* RECORD SET
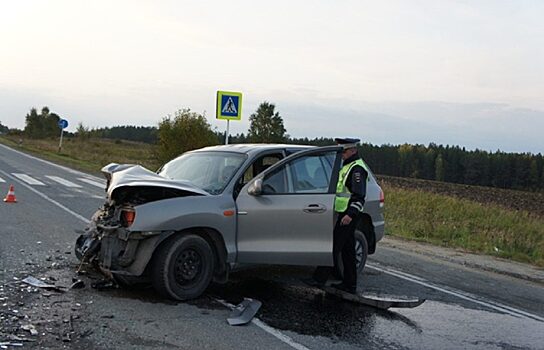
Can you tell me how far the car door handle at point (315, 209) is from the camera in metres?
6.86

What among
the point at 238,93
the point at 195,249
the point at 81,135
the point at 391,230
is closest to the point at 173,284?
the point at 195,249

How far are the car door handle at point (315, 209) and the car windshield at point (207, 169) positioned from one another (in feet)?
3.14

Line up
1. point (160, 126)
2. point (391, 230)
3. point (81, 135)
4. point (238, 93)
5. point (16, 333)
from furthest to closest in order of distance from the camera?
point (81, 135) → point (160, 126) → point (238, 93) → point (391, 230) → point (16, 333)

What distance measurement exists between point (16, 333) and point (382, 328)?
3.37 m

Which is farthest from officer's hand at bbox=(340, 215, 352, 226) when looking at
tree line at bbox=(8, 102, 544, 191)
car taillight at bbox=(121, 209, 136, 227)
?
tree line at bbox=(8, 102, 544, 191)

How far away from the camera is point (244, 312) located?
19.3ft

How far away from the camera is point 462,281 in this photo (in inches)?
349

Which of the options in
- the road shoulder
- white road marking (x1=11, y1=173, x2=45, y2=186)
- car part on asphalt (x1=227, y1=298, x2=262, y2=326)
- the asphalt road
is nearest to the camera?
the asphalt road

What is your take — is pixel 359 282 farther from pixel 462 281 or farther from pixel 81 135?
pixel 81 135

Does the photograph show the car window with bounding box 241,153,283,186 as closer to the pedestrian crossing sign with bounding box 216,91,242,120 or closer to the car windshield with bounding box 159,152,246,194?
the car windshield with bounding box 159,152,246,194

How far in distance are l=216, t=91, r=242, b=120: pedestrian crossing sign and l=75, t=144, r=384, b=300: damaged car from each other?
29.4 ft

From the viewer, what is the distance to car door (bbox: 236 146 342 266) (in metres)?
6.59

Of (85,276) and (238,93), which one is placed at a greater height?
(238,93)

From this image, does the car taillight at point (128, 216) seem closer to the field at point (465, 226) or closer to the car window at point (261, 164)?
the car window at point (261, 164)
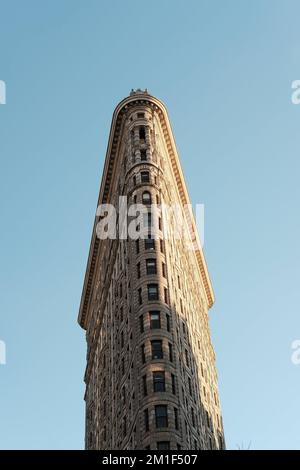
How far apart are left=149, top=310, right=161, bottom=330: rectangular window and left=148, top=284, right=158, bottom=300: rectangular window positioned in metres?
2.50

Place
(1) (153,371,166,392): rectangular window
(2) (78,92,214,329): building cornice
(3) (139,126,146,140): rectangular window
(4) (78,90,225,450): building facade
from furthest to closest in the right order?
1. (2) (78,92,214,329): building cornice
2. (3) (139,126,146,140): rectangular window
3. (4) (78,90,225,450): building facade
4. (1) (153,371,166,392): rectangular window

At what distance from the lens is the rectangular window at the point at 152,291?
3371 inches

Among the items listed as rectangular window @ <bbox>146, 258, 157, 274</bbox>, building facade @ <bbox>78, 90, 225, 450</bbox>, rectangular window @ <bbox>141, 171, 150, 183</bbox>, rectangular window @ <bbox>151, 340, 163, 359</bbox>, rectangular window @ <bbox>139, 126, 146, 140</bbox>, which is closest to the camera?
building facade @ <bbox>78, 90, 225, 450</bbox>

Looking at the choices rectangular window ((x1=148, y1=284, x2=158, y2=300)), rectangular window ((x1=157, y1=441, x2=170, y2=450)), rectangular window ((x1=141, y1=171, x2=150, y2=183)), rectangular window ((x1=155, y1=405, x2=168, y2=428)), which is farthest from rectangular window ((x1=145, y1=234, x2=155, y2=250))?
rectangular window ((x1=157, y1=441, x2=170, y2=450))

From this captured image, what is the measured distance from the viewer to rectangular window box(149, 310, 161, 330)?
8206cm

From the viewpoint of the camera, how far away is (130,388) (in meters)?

* WHAT YOU WILL DO
Reproduce all of the records above line for line, without changes, and leave the pictures out.

* TASK ANSWER
Can you tell me how far the car door handle at point (315, 209) is from the camera in metres?
6.86

What among
the point at 238,93
the point at 195,249
the point at 81,135
the point at 391,230
is closest to the point at 173,284?
the point at 195,249

How far are the car door handle at point (315, 209) and the car windshield at point (207, 169) positioned from one another (in feet)?
3.14

Line up
1. point (160, 126)
2. point (391, 230)
3. point (81, 135)
4. point (238, 93)
5. point (16, 333)
from furthest to closest in order of distance from the camera?
point (81, 135) → point (160, 126) → point (238, 93) → point (391, 230) → point (16, 333)

What distance measurement exists between point (16, 333) and point (382, 328)?
3.37 m

Which is farthest from officer's hand at bbox=(340, 215, 352, 226) when looking at
tree line at bbox=(8, 102, 544, 191)
car taillight at bbox=(121, 209, 136, 227)
?
tree line at bbox=(8, 102, 544, 191)

How far away from the camera is point (244, 312) located?
19.3ft

How far away from the camera is point 462,281 in this photo (in inches)?
349

Which of the options in
- the road shoulder
- white road marking (x1=11, y1=173, x2=45, y2=186)
- car part on asphalt (x1=227, y1=298, x2=262, y2=326)
- the asphalt road
is nearest to the camera?
the asphalt road

What is your take — is pixel 359 282 farther from pixel 462 281 or farther from pixel 81 135?
pixel 81 135

Does the photograph show the car window with bounding box 241,153,283,186 as closer to the pedestrian crossing sign with bounding box 216,91,242,120 or closer to the car windshield with bounding box 159,152,246,194?
the car windshield with bounding box 159,152,246,194

How far in distance are l=216, t=91, r=242, b=120: pedestrian crossing sign and l=75, t=144, r=384, b=300: damaged car from each other?
29.4 ft

From the viewer, what is the distance to car door (bbox: 236 146 342 266) (in metres)?
6.59

Of (85,276) and (238,93), which one is placed at a greater height?
(238,93)

From this image, does the car taillight at point (128, 216) seem closer to the field at point (465, 226) or closer to the car window at point (261, 164)?
the car window at point (261, 164)
How far apart are left=149, top=310, right=161, bottom=330: rectangular window and left=148, top=284, right=158, bottom=300: rectangular window positioned in metres?
2.50

Place
(1) (153,371,166,392): rectangular window
(2) (78,92,214,329): building cornice
(3) (139,126,146,140): rectangular window
(4) (78,90,225,450): building facade
from furthest to closest in the right order?
1. (2) (78,92,214,329): building cornice
2. (3) (139,126,146,140): rectangular window
3. (4) (78,90,225,450): building facade
4. (1) (153,371,166,392): rectangular window

At what distance from the lens is the rectangular window at the point at 152,291?
3371 inches

Among the items listed as rectangular window @ <bbox>146, 258, 157, 274</bbox>, building facade @ <bbox>78, 90, 225, 450</bbox>, rectangular window @ <bbox>141, 171, 150, 183</bbox>, rectangular window @ <bbox>151, 340, 163, 359</bbox>, rectangular window @ <bbox>139, 126, 146, 140</bbox>, which is closest to the camera?
building facade @ <bbox>78, 90, 225, 450</bbox>

Looking at the choices rectangular window ((x1=148, y1=284, x2=158, y2=300)), rectangular window ((x1=157, y1=441, x2=170, y2=450)), rectangular window ((x1=141, y1=171, x2=150, y2=183)), rectangular window ((x1=155, y1=405, x2=168, y2=428)), which is farthest from rectangular window ((x1=145, y1=234, x2=155, y2=250))?
rectangular window ((x1=157, y1=441, x2=170, y2=450))

From this captured image, what is the measured distance from the viewer to rectangular window box(149, 310, 161, 330)?
8206cm

From the viewpoint of the camera, how far away is (130,388) (in meters)?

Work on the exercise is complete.